◆ **DOCUMENT SECTION**
──────────

The Biblical name of El Tor, the administrative center of South Sinai where St. George’s Monastery is situated, is Elim. It was here that Moses with the Israelites stopped at an oasis which had twelve springs and seventy palm trees. All of those springs still exist, but the palms have considerably increased in number over time. Monks settled in this area in the first centuries A.D. Many arrived here, fleeing the persecution of Decius (Roman Emperor 249—251). They lived in caves, some even in the central desert many miles away from the sea-coast. Ascetics would gather on major Church festivals and Sundays for joint prayer at the Liturgy and then disperse. Later monasteries appeared on the sites where the Liturgy had been celebrated regularly: first St. Catherine’s Monastery, and then Raithu Monastery, which later became a lavra. Tall monastery walls and churches were built by the orders of Emperor Justinian (ruled 527—565). Earlier, nomadic peoples had repeatedly sacked their sketes and killed monks. In the fourth century A.D. invaders from the Libyan Desert murdered as many as thirty-nine monks. Despite the plundering and massacres, monks never left these places, and the thirty-nine martyrs of Sinai are venerated as saints. The site of their martyrdom is famous for many signs and miracles. Every year for the twelve great feasts the Bedouin who live nearby came to greet Archimandrite Arsenios, Abbot of St. George’s Monastery on Sinai. But these people who live in the desert have no calendar! How do they know the dates of the feasts? It turns out that at every Church feast the desert sand begins to move and whirl around and the Bedouin hear something like the sound of bells from underground. Voices and faint singing can be heard from inside Jebel Nakus (“the Bell Mountain”), and the smell of incense spreads all over the desert.

──────────

◆ **WRITTEN REQUEST 1**
In the passage on El Tor, how many springs and palm trees did the oasis at Elim have when Moses and the Israelites stopped there?

Spatial reasoning dataset excerpts

──────────

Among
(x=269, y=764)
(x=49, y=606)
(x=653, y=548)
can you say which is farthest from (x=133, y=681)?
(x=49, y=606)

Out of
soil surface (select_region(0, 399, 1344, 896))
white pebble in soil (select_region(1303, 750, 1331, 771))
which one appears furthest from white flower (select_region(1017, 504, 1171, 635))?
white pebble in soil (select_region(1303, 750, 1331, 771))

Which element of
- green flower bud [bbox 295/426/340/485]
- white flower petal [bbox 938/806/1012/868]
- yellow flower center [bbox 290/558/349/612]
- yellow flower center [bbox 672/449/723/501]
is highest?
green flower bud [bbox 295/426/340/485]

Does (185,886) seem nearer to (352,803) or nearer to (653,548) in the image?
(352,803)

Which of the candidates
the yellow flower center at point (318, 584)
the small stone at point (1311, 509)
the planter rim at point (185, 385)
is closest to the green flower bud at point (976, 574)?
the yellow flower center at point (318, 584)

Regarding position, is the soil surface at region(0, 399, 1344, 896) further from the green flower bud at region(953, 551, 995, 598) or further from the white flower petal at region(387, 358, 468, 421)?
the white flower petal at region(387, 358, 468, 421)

──────────

◆ **WRITTEN REQUEST 2**
Reproduce the entries above verbatim, beginning at the line that contains "Does (185,886) seem" and continuing through the end of the entries.

◆ **TASK RESULT 1**
Twelve springs and seventy palm trees.

◆ **TASK RESULT 2**
Does (185,886) seem nearer to (352,803) or nearer to (653,548) in the image?
(352,803)

Which of the candidates
the yellow flower center at point (318, 584)
the small stone at point (1311, 509)
the planter rim at point (185, 385)
is closest to the green flower bud at point (976, 574)?
the yellow flower center at point (318, 584)

Regarding position, is the soil surface at region(0, 399, 1344, 896) further from the green flower bud at region(953, 551, 995, 598) or further from the white flower petal at region(387, 358, 468, 421)?
the white flower petal at region(387, 358, 468, 421)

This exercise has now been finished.